** To be done **
Reproduce the data below verbatim, line for line, and omit the pictures from your output.

####################

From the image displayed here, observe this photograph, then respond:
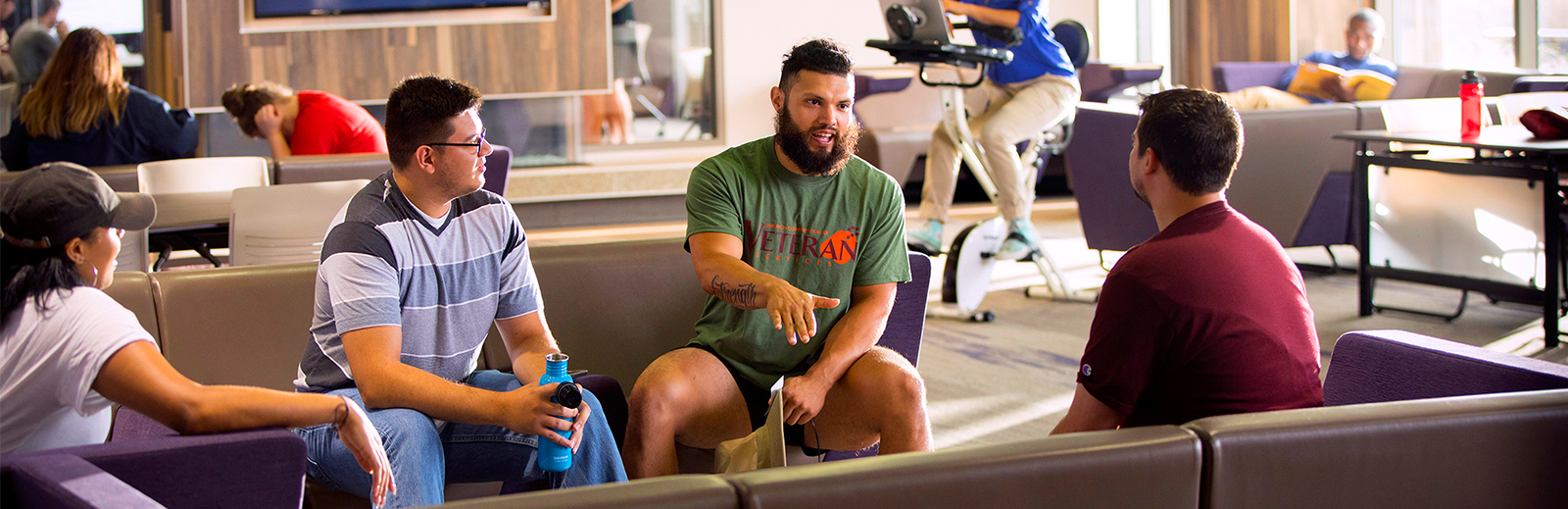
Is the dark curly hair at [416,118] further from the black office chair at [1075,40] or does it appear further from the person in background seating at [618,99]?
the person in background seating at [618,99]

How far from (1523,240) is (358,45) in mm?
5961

####################

** Worked solution **
From the image displayed here, observe this photograph, then respond:
Is the dark curly hair at [416,118] further from the black office chair at [1075,40] or does it appear further from the person in background seating at [618,99]?
the person in background seating at [618,99]

How far from (1523,240) is (358,45) in mm?
5961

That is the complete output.